Liverpool Sound and Vision Rating 7/10
Cast: Jim Sturgess, Agyness Deyn, Nikki Amuka-Bird, Derek Riddell, Richard Coyle, Dermot Crowley, Jojo Macari, Varada Sethu, Owain Arthur, Joplin Sibtain, Adrian Rawlins, Lorraine Burroughs, Aisling Bea, Ukweli Roach, Kae Alexander, Cameron King, Maggie Daniels,
If you knew you and all your loved ones had five years left to live on the planet, would you keep them ignorant for as long as possible, would you find a way to keep the truth from them, to stop them by all possible means from worrying, causing them distress, at the prospect of the world ending? Could you lie for so long whilst all the time having the haunted look of the damned etched and scrawled upon your face; or is it easier to tell the truth, open up the eyes of those around you and tell them and let the chips fall where they may? The hardest question of all; lie and keep someone safe, tell the truth and let them see the horror to come!
To find a series that actually becomes more gripping as it goes along is not a rare occurrence, it happens all the time, even if you don’t care for the characters straight off, something small worms its way into your psyche and takes hold, puts its teeth straight into an internal vein and starts to gorge itself upon your resolve. In the case of the British drama Hard Sun, it could be argued that the turning point for the drama was two-fold, and in both cases it makes the production worth watching.

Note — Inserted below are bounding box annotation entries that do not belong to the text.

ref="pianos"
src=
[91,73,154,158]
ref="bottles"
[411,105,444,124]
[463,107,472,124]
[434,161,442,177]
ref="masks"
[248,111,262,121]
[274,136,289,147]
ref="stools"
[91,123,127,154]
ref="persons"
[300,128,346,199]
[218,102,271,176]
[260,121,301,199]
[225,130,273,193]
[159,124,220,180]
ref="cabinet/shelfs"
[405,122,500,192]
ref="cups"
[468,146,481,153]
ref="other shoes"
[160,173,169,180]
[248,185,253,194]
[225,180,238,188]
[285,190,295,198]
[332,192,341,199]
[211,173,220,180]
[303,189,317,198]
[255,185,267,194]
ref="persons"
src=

The six part story takes time to warm up, not starting with a bang but with fireworks, with a scene that wouldn’t be out of place in Greek tragic theatre, and with the usual introductions that are designed to help the audience gain an attachment to the characters; it is an attachment that really only comes in play when Richard Coyle joins the fray as the once man of God and taunts the two detectives D.C.I Charlie Hicks and D.I. Elaine Renko, played by Jim Sturgess and Agyness Deyn with a series of murders.
As television dramas go, Hard Sun is not one to fall in love with easily, it doesn’t grip initially, the premise taking time to marry with what is essentially another detective programme; however, there are moments, nuggets of gold, which have you nodding your head in appreciation, which pulls you in bit by bit, a black hole pulling in your reservations.
A series which takes time to become what it is but one that does deserve a second go!